(Collected data)
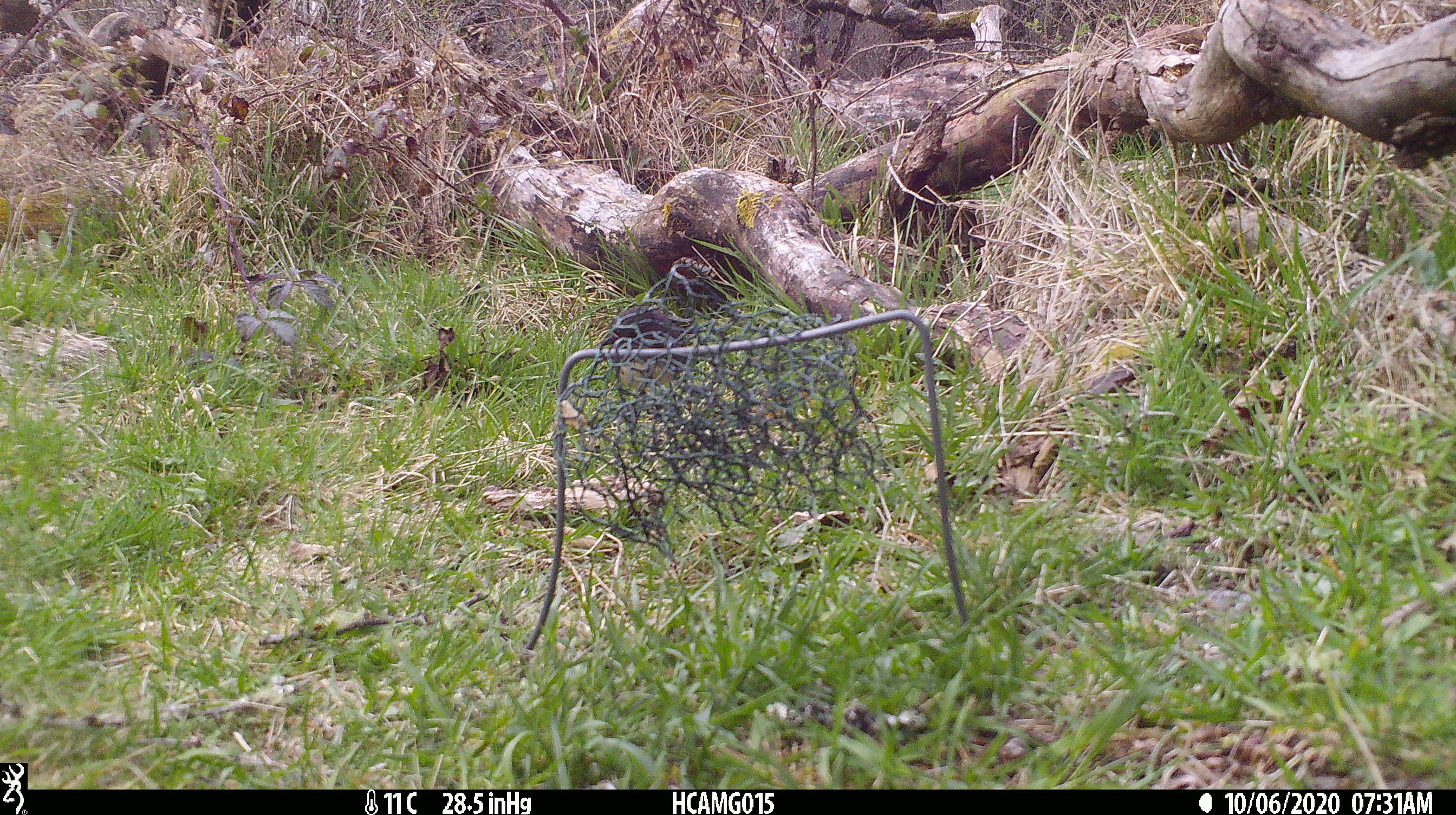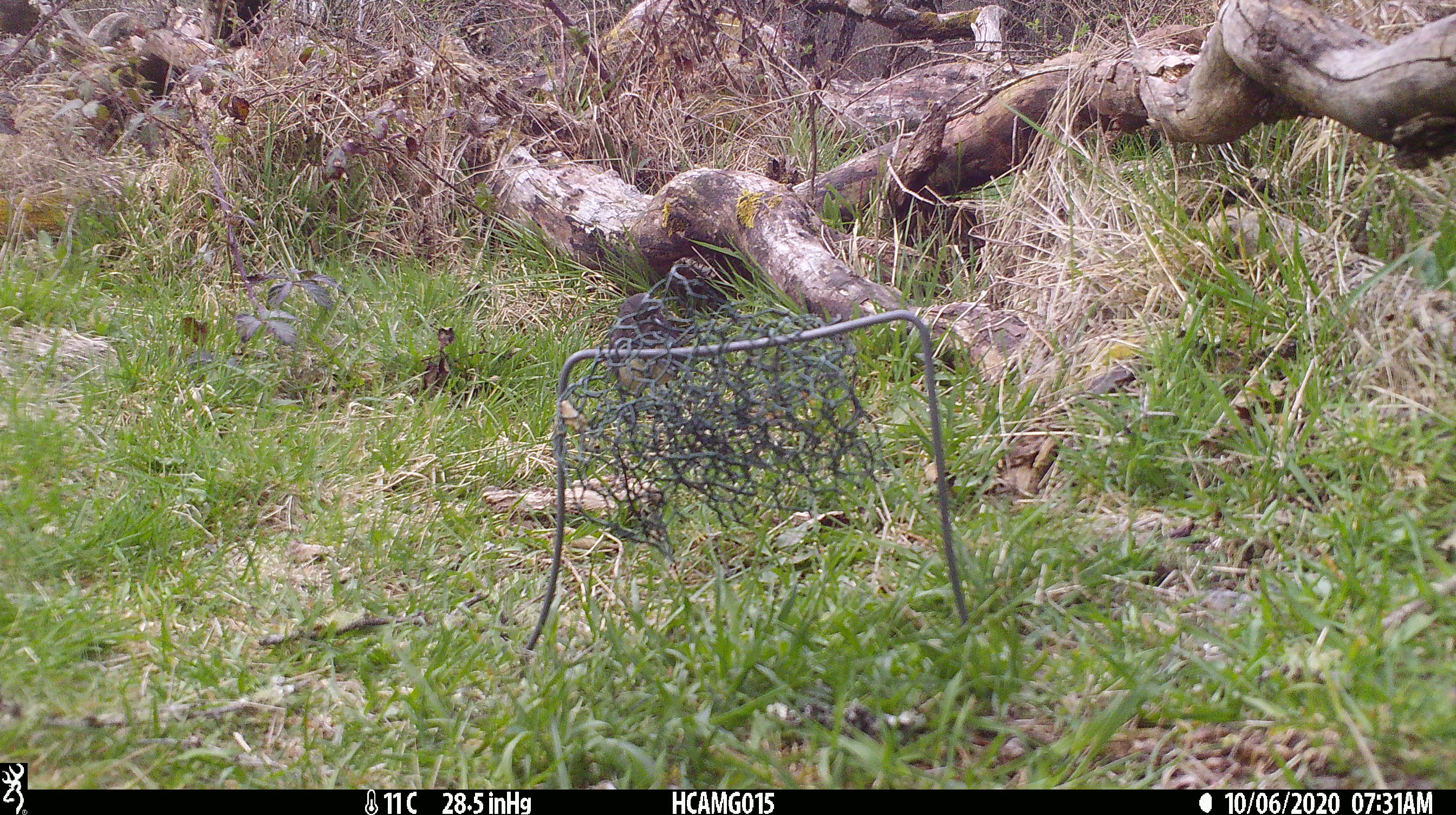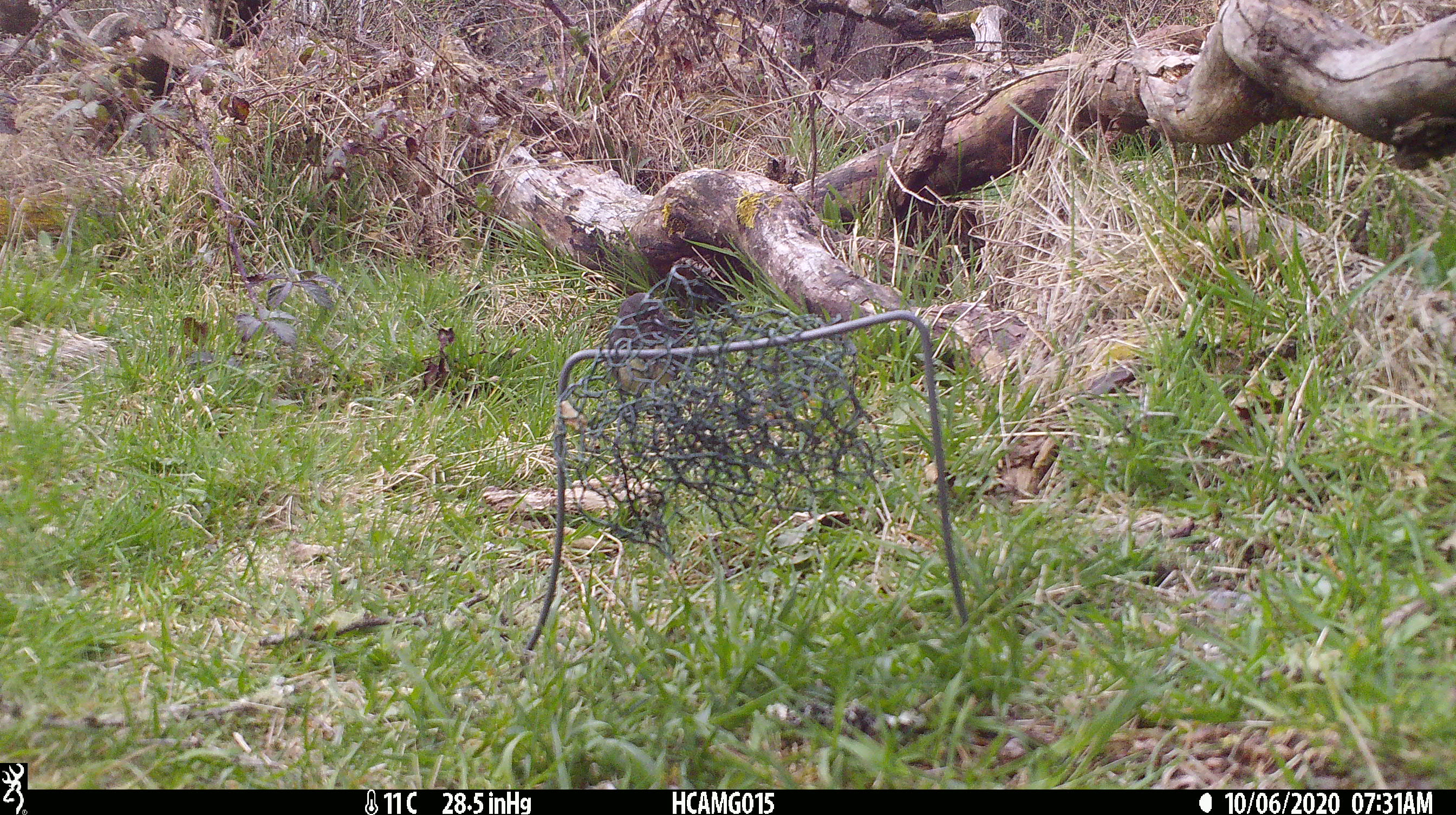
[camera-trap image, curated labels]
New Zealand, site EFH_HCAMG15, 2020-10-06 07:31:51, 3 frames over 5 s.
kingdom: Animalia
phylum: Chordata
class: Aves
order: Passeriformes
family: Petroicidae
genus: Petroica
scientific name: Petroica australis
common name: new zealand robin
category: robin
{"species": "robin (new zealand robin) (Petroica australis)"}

__Required work__
Print all entries exactly, without images.

__Answer__
[camera-trap image, curated labels]
New Zealand, site EFH_HCAMG15, 2020-10-06 07:31:51, 3 frames over 5 s.
kingdom: Animalia
phylum: Chordata
class: Aves
order: Passeriformes
family: Petroicidae
genus: Petroica
scientific name: Petroica australis
common name: new zealand robin
category: robin
{"species": "robin (new zealand robin) (Petroica australis)"}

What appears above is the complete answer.